* [Exercise brief]: Copy the records below word for word, but leave out the pictures.

(Picture-based spatial questions)
--------------------------------------------------
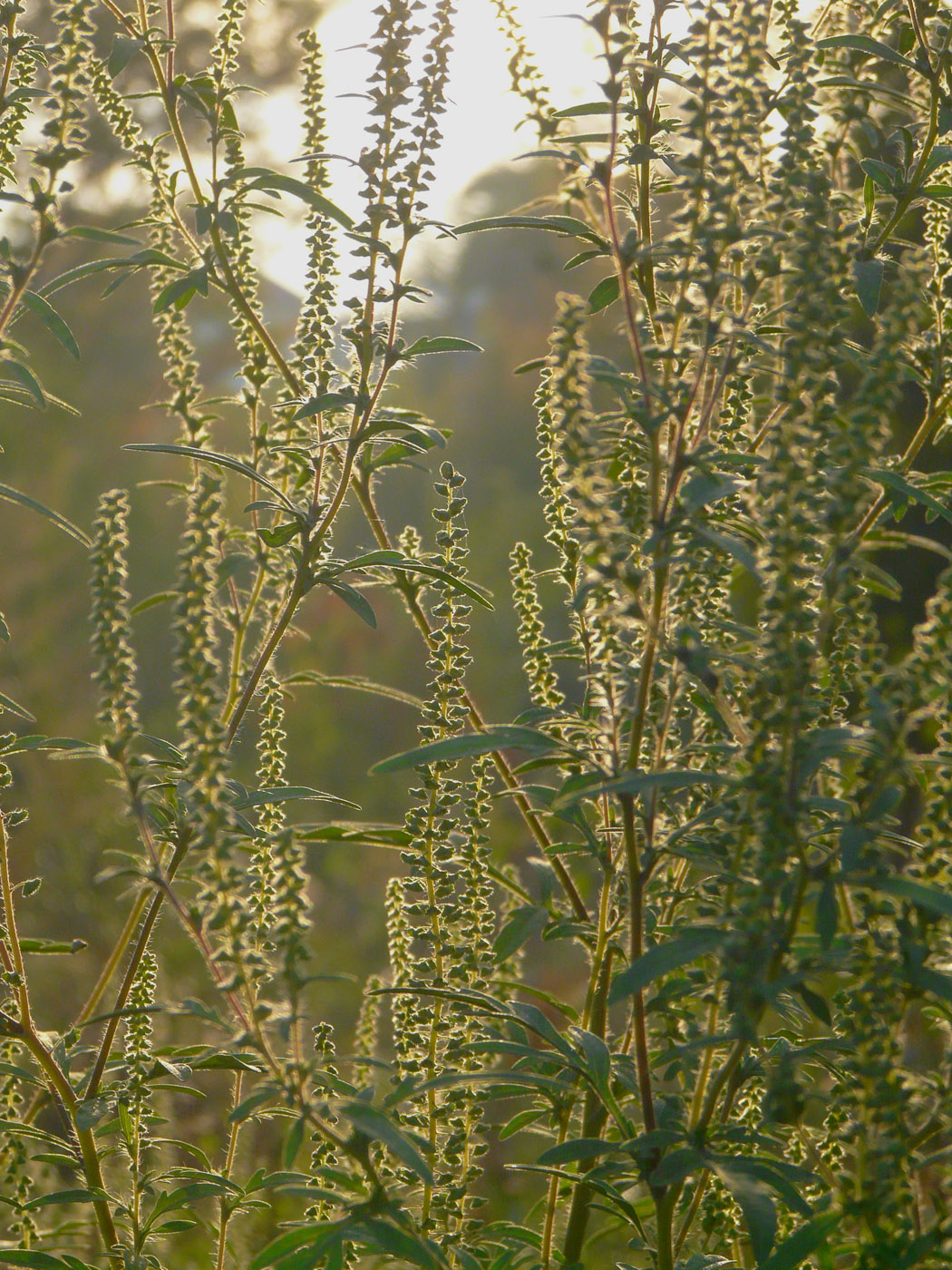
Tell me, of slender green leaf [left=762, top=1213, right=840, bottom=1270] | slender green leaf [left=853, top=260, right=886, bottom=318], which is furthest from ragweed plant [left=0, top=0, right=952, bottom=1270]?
slender green leaf [left=853, top=260, right=886, bottom=318]

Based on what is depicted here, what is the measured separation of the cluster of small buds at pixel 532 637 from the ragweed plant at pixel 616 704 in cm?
1

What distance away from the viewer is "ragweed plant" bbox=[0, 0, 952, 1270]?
143 centimetres

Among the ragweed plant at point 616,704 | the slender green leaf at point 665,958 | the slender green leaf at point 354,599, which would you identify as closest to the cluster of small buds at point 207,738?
the ragweed plant at point 616,704

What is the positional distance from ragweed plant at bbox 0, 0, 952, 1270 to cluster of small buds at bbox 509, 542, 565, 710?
12 mm

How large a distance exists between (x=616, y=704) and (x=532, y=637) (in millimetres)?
730

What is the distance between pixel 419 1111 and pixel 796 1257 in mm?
1040

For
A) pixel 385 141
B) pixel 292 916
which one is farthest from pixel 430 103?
pixel 292 916

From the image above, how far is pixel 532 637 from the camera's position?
7.88ft

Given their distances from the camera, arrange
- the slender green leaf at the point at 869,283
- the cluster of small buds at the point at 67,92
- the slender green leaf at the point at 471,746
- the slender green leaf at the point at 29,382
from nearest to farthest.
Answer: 1. the slender green leaf at the point at 471,746
2. the cluster of small buds at the point at 67,92
3. the slender green leaf at the point at 869,283
4. the slender green leaf at the point at 29,382

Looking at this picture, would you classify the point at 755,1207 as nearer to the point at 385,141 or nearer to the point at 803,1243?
the point at 803,1243

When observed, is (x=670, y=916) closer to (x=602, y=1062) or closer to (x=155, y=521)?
(x=602, y=1062)

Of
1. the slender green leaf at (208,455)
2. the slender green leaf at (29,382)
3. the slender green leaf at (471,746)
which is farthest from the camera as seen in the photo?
the slender green leaf at (29,382)

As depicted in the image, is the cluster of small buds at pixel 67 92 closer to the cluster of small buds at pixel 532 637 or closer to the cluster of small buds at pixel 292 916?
the cluster of small buds at pixel 532 637

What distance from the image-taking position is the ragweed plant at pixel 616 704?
143cm
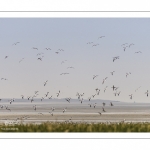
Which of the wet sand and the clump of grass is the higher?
the wet sand

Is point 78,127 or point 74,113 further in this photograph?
point 74,113

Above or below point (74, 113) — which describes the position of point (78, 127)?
below

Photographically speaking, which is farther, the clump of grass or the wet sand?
the wet sand

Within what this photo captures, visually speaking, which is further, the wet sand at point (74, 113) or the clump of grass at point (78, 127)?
the wet sand at point (74, 113)

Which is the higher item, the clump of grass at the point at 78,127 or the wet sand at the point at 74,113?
the wet sand at the point at 74,113
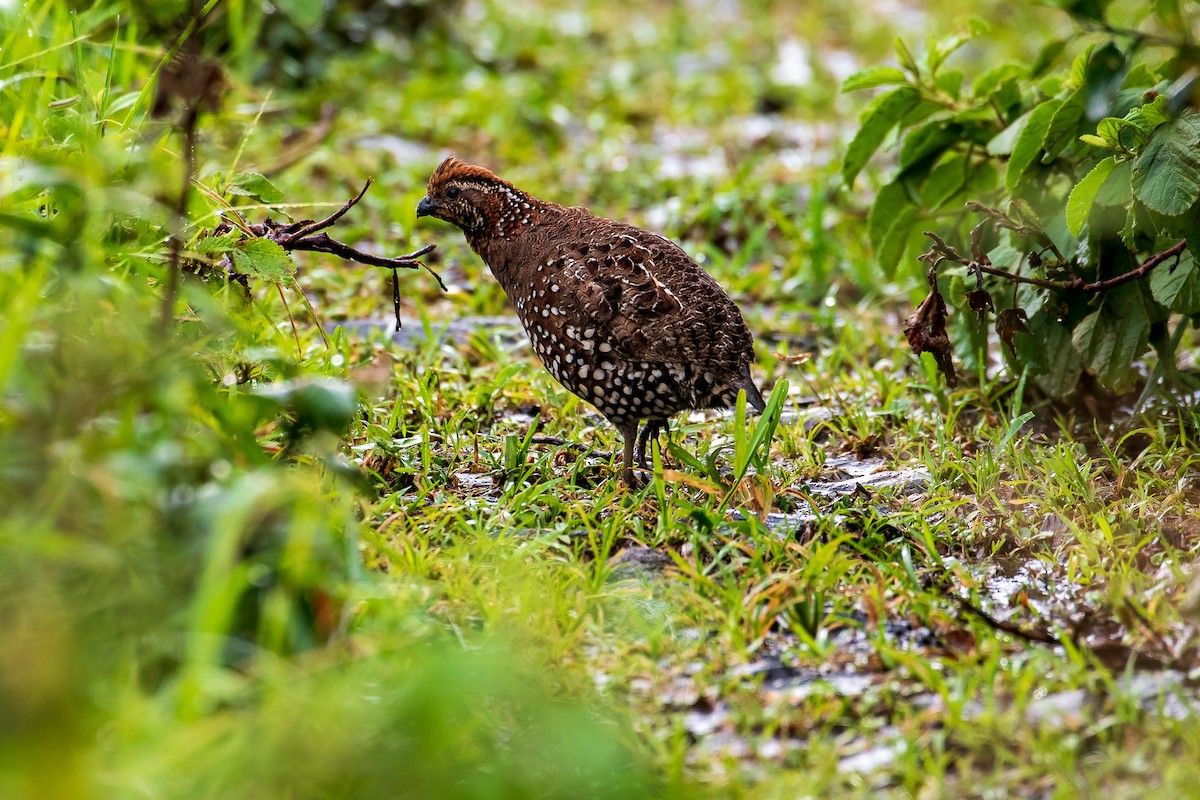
--------------------------------------------------
* [Answer to this task]:
Tell me, of slender green leaf [left=762, top=1213, right=840, bottom=1270] | slender green leaf [left=853, top=260, right=886, bottom=318], which is furthest from ragweed plant [left=0, top=0, right=952, bottom=1270]?
slender green leaf [left=853, top=260, right=886, bottom=318]

Based on what is depicted here, what is the measured separation of the cluster of small buds at pixel 532 637 from the ragweed plant at pixel 616 704 in cm?
1

What distance away from the viewer is "ragweed plant" bbox=[0, 0, 952, 1270]?
143 centimetres

Among the ragweed plant at point 616,704 | the slender green leaf at point 665,958 | the slender green leaf at point 354,599, which would you identify as closest to the cluster of small buds at point 207,738?
the ragweed plant at point 616,704

What is the positional distance from ragweed plant at bbox 0, 0, 952, 1270 to cluster of small buds at bbox 509, 542, 565, 710?
12 mm

How large a distance exists between (x=616, y=704) and (x=532, y=637) (in millimetres)?
730

What is the distance between pixel 419 1111 and pixel 796 1257 in mm?
1040

For
A) pixel 385 141
B) pixel 292 916
which one is farthest from pixel 430 103?
pixel 292 916

From the image above, how far is pixel 532 637 from the camera's position?
7.88ft

Given their distances from the camera, arrange
- the slender green leaf at the point at 869,283
- the cluster of small buds at the point at 67,92
- the slender green leaf at the point at 471,746
- the slender green leaf at the point at 29,382
from nearest to farthest.
Answer: 1. the slender green leaf at the point at 471,746
2. the cluster of small buds at the point at 67,92
3. the slender green leaf at the point at 869,283
4. the slender green leaf at the point at 29,382

Looking at this picture, would you classify the point at 755,1207 as nearer to the point at 385,141 or nearer to the point at 803,1243?
the point at 803,1243

When observed, is (x=670, y=916) closer to (x=602, y=1062) or closer to (x=155, y=521)?
(x=602, y=1062)

Of
1. the slender green leaf at (208,455)
2. the slender green leaf at (29,382)
3. the slender green leaf at (471,746)
which is farthest from the camera as seen in the photo?
the slender green leaf at (29,382)

As depicted in the image, is the cluster of small buds at pixel 67 92 closer to the cluster of small buds at pixel 532 637 or closer to the cluster of small buds at pixel 292 916?
the cluster of small buds at pixel 532 637

What distance from the image-taking position is the ragweed plant at pixel 616 704?
143cm
Which of the wet sand and the clump of grass is the higher?
the wet sand

Is point 78,127 or point 74,113 further in this photograph?
point 74,113

Above or below point (74, 113) — which describes the position of point (78, 127)?
below

Photographically speaking, which is farther, the clump of grass or the wet sand?
the wet sand

Within what this photo captures, visually speaking, which is further, the wet sand at point (74, 113) or the clump of grass at point (78, 127)?
the wet sand at point (74, 113)

Which is the higher item, the clump of grass at the point at 78,127 or the wet sand at the point at 74,113?
the wet sand at the point at 74,113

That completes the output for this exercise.